Tips and Tricks for Supporting your EUC Solution – Matt Heldstab and Gerard Strouth So I’m leading with this one, as it featured two higher education deployments of VDI and was presented by two community members I’m regularly interacting with online, so there was a lot of appeal for me in this session.
The session itself did not disappoint, there was some great discussion here and applicable content for beginners and experts alike. Additionally, being in education, it was great to hear about some other deployments, always good to have points of comparison. (Now if I could just find someone doing automated deployments of the macOS client.)
The Secret Sauce Behind VMware’s Internal Horizon Desktop Deployments – Aresh Sarkari Following in the sprit of telling people what you’ve done in your deployment was this presentation from Aresh. This was one of the sessions I missed out on at VMworld, but this time around I had the opportunity to not only attend the session, but I got to meet Aresh outside of his session and have great discussions. I also think he now has the distinction of being my furthest away EUC contact.
I’m sure this session being VMware’s own deployment gave it some additional clout, but overall it was a nicely done presentation on the previous environment, goals for the new environment, current state of new environment, struggles faced along the way, and future plans. I think this was a great format/flow and one that could be followed by a lot of folks at future events. Maybe you’re the person to give one of these presentations? Check out Matt Heldstab’s recent blog post on presenting and give it a go!
End-User Computing is Driving Rapid Innovation (Keynote) – Shawn Bass I hate putting Shawn at the end of this summary and certainly appreciate him coming to deliver the opening keynote. However, while there’s a lot to like in the Workspace One vision, probably not something I’m going to be implementing in the short-term. Keep an eye on Twitter, I’ll post there first if I have to eat these words. Also, if you have not seen this presentation, there’s a recording of this year’s VMworld EUC Spotlight Keynote, Delivering New User Experiences with Digital Workspaces and VMware – EDW7002KU , which includes all of this.
Ask the Experts Panel I don’t want to leave out the Ask the Experts Panel, as that was great, but I’m including it and a similar VMworld session in another upcoming blog post.
Liquidware Vendor Presentation – Jack Smith Another one I didn’t want to leave off the list, but I’ll discuss Windows 10 a bit further along in this post.

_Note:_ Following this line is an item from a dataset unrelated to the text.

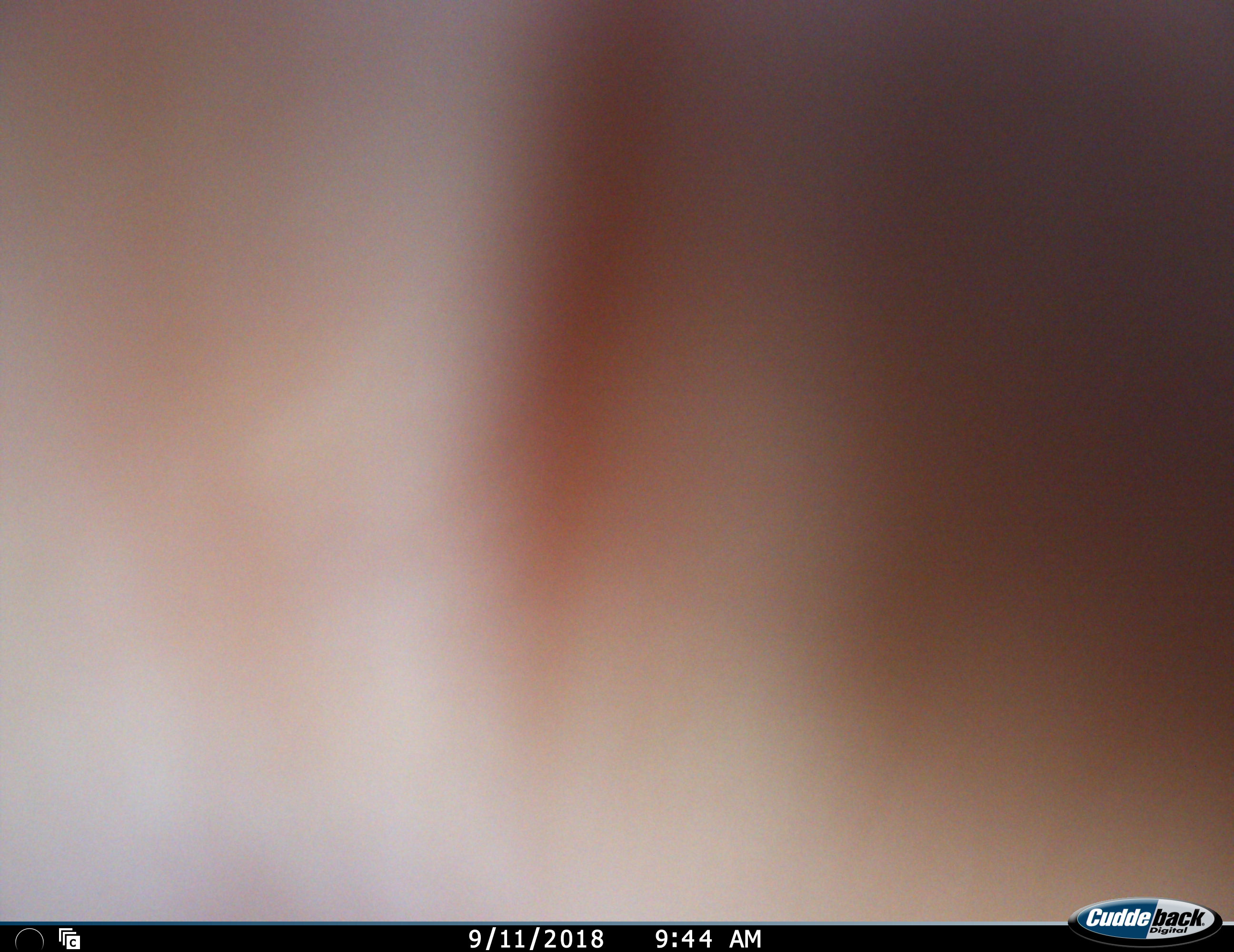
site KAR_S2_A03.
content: unidentified animal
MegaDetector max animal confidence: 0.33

Community, Community, Community While there were great sessions, I think the biggest returns came from the interactions with other attendees. With the smaller event size and focus on EUC, anyone you struck up a conversation with was likely to have an overlapping interest of some type. I even managed to find someone else that shared the same seemingly rare antivirus configuration in their environment.

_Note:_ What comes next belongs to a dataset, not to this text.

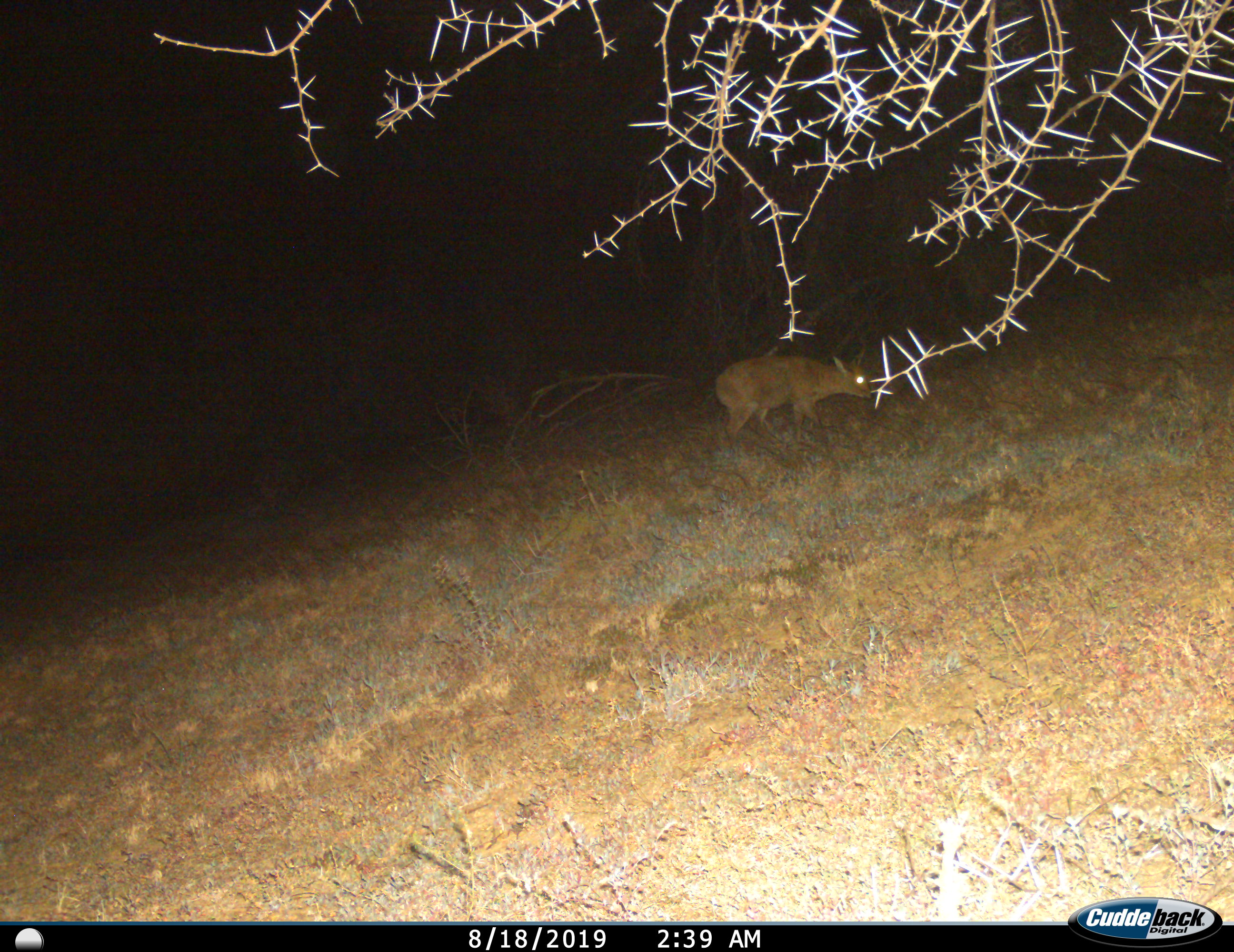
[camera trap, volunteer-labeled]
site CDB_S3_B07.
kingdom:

Windows 10 A constant theme across sessions, hallway conversations, and vendor booths was the changes in practices necessitated by the rapid release schedule and severity of changes seen with Windows 10. I’m starting to feel like rapid rate of change to the release schedule could be added to this list of challenges as well. This conversation certainly isn’t limited to this event, you’ll find it through out the EUC community online and in-person.
Microsoft would subtly like you to please stop doing stuff like UEM and App Layering and all these EUC bolt-ons, imo.— Earl Gay (@earlg3) September 19, 2017
This is one area I feel a bit behind as I am not responsible for any production Windows 10 desktops. This is definitely something I’ll have to be looking at this more in the months ahead.
One immediately useful piece of piece of useful information was something Gerard brought up concerning Microsoft release channels. Microsoft’s stated guideline is that any system running Office, shouldn’t be running LTSC. Wanting something I could pass along to some colleagues, I then tracked this down in an MS document, “Overview of Windows as a service“.
Conclusion If you’re in any way involved in EUC utilizing VMware products, I’d highly encourage you to attend a future EUC Explore event. There’s a phenomenal network of EUC professionals that live to share experiences. You have one more opportunity to experience an EUC Explore event in the US this year, cohosted with the Atlanta, GA VMUG on October 19, make some plans to get there!